- _TEKS DOKUMEN_
>>>>>

Jika kita memperbincangkan tentang
mahasiswa, tak ubahnya kita juga akan menanyakan bagaimana kabar gerakan
mahasiswa saat ini. Menilik lebih dalam lagi tentang gerakan mahasiswa,
tentunya tidak luput dari perjalanan bangsa yang meraih kemerdekaan dengan
semangat pemuda. Seperti halnya organisasi kepemudaan yang hidup di tahun
1915an, dimana di era tersebut organisasi kepemudaan masih membawa unsur
kedaerahannya. dr Satiman Wiriosandjojo selaku Ketua Perkumpulan Jong Java yang
pertama (1915-1917); Anggota Kehormatan, merupakan salah satu motor pergerakan
pemuda di Indonesia. Pergerakan tersebut melahirkan pergerakan pemuda baru yang
masih membawa entitas kelompok daerah masing-masing, seperti Jong Bataks Bond,
Jong Sumatran Bond, dan lainnya. Koentjoro Poerbopranoto, dalam artikelnya
Korban Jong Java terhadap kepada Tanah Air Kita, Gedenkboek, Jong Java
1915-1930 a.l. menulis:
...........Bintang
baroe memantjarkan sinarnya menerangi alam Indonesia. Jong java yang telah
lama dikandoeng tanah Timoer yang pada masa itoe moelai sedar, dilahirkan
dari fikiran seorang murid Stovia yang bijaksana. Lahirnya semangat moeda
ini menimbulkan soeatoe kedjadian jang nanti njata mendjadi motor
mengepalai pergerakan pemoeda Indonesia.

<<<<<

- _MATERI YANG DISEDIAKAN_
>>>>>

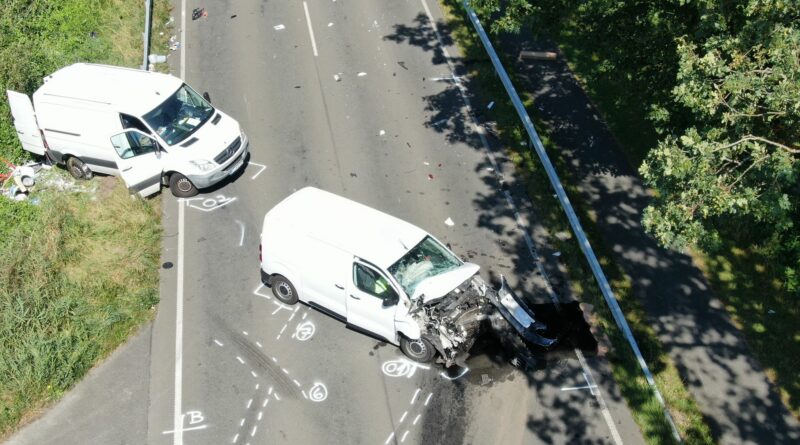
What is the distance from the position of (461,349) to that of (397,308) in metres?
1.49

<<<<<

- _PETUNJUK_
A – Tentukan apakah setiap pernyataan berikut sesuai dengan teks tentang gerakan pemuda. Jawab ya atau tidak untuk masing-masing pernyataan, lalu kutip kata-kata penentu dari teks itu persis seperti aslinya.
(i) dr Satiman Wiriosandjojo adalah ketua pertama Perkumpulan Jong Java.
(ii) Organisasi kepemudaan pada tahun 1915an sudah tidak membawa unsur kedaerahan.
(iii) Menurut kutipan dalam teks, Jong Java lahir dari pikiran seorang murid Stovia.
B – Menurut teks tentang gerakan pemuda, organisasi apa saja yang disebut sebagai contoh pergerakan pemuda baru yang masih membawa entitas kelompok daerah?
C – Tuliskan kelanjutan teks tentang gerakan pemuda, dimulai setelah kalimat terakhirnya.

- _JAWABAN_
A –
(i) Ya: "selaku Ketua Perkumpulan Jong Java yang pertama (1915-1917)"
(ii) Tidak: "di era tersebut organisasi kepemudaan masih membawa unsur kedaerahannya"
(iii) Ya: "dilahirkan dari fikiran seorang murid Stovia yang bijaksana"

B – Jong Bataks Bond dan Jong Sumatran Bond.

C –
Perlahan-lahan
menghindarkan bahaja, serta berhati-hati meraba dalam gelap-gelita,
moelailah saudara Satiman bersama-sama dengan kawan-kawanya yang telah
bangoen poela, melengkahkan kaki menoedjoe hidoep pergerakan jang amat
soelit itoe.
|
Keadaan
tersebut seakan menjanjikan gerakan pemuda di Indonesia akan mengalami masa
depan yang cerah. Tidak berhenti sampai di sini, embrio pergerakan pemuda
seakan tumbuh menjadi janin yang sehat. Pada saat itu, perlahan-lahan mulai
muncul beberapa universitas-universitas yang melahirkan mahasiswa-mahasiswa
yang dididik sesuai dengan keahliannya. Seperti Technische Hoogschool (THS)
yang didirikan di Bandung tahun 1920. Tahun 1924 dibuka Rechtsoogeschool (RHS) di Jakarta tahun 1927, dan masih banyak lagi.
Universitas-universitas tersebut telah menyatukan pemuda-pemuda dari sabang
sampai merauke. Para mahasiswa-mahasiswa inilah yang pertama kali mepunyai
tekad untuk mempersatukan sekalian penduduk pribumi di kepulauan kita sebagai
satu bangsa.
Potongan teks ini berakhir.